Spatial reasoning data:
____________
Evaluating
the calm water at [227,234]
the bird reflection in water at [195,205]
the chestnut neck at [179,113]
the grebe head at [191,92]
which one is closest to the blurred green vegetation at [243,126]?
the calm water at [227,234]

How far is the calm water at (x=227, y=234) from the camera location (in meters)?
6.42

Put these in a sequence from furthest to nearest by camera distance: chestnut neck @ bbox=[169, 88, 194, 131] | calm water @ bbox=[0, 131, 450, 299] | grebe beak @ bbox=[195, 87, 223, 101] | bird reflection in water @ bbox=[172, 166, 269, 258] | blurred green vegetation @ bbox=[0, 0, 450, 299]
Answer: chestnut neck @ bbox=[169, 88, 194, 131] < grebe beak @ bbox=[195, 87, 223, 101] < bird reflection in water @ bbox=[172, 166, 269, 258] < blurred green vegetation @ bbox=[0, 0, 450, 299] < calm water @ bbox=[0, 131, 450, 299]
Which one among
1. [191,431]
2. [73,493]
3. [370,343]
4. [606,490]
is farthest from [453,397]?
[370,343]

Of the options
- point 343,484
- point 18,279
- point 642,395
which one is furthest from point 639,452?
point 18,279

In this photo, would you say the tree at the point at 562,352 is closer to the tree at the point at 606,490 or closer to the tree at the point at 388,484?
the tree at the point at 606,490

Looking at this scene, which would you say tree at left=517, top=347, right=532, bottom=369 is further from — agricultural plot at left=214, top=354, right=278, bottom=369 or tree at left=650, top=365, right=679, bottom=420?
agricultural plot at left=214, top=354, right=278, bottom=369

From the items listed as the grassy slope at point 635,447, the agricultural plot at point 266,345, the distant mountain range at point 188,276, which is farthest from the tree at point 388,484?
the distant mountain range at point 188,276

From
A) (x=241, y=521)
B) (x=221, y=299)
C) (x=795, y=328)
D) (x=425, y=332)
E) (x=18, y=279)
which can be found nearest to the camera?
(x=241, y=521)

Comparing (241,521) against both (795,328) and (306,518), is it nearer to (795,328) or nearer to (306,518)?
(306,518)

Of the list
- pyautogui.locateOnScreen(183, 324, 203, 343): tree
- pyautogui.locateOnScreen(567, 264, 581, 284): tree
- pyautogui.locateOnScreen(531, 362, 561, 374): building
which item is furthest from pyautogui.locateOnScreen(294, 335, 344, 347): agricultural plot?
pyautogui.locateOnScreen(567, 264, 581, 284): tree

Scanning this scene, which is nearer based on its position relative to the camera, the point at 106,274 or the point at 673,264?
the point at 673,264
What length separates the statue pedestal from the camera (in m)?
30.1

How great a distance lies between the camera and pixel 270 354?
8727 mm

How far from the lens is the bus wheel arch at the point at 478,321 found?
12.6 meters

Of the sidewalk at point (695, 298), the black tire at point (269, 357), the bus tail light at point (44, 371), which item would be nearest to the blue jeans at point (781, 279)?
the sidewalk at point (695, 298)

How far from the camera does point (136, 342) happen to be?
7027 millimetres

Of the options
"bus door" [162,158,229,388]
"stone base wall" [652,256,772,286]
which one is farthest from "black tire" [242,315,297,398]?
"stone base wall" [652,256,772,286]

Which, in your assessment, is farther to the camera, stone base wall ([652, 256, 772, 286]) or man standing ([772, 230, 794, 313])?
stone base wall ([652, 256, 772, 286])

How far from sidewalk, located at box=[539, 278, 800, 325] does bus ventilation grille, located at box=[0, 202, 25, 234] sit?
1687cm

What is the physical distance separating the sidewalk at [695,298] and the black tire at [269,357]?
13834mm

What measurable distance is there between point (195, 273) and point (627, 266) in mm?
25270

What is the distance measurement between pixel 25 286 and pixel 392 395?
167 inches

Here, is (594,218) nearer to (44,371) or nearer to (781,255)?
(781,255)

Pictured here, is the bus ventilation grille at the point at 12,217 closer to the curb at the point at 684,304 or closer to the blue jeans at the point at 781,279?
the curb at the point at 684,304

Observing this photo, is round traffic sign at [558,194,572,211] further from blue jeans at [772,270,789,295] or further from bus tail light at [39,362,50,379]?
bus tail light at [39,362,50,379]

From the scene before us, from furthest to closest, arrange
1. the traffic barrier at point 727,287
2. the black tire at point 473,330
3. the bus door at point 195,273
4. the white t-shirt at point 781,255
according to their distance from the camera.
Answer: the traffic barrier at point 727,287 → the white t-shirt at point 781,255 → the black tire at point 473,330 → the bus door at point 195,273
____________
▸ TASK PROMPT:
Rewrite the data from the line containing "How far from sidewalk, located" through the end, substituting "bus air vent" for "bus ventilation grille" and leaving everything else as it is.

▸ TASK SOLUTION:
How far from sidewalk, located at box=[539, 278, 800, 325] does bus air vent, located at box=[0, 202, 25, 234] sit?
1687cm

What is the physical distance separating the sidewalk at [695,298] and the black tire at [269,357]?
13834mm

What measurable distance is there between point (195, 273) and point (627, 266) in mm?
25270

What is the distance measurement between pixel 25 286 and pixel 392 395?
167 inches

Here, is (594,218) nearer to (44,371) or nearer to (781,255)?
(781,255)

Pictured here, is the bus air vent at the point at 12,217 closer to the curb at the point at 684,304 or closer to the blue jeans at the point at 781,279?
the curb at the point at 684,304

Observing this photo, is round traffic sign at [558,194,572,211] further from blue jeans at [772,270,789,295] or further from bus tail light at [39,362,50,379]?
bus tail light at [39,362,50,379]

From the scene before us, from furthest to closest, arrange
1. the traffic barrier at point 727,287
2. the black tire at point 473,330
3. the bus door at point 195,273
4. the white t-shirt at point 781,255
according to their distance from the camera.
Answer: the traffic barrier at point 727,287 → the white t-shirt at point 781,255 → the black tire at point 473,330 → the bus door at point 195,273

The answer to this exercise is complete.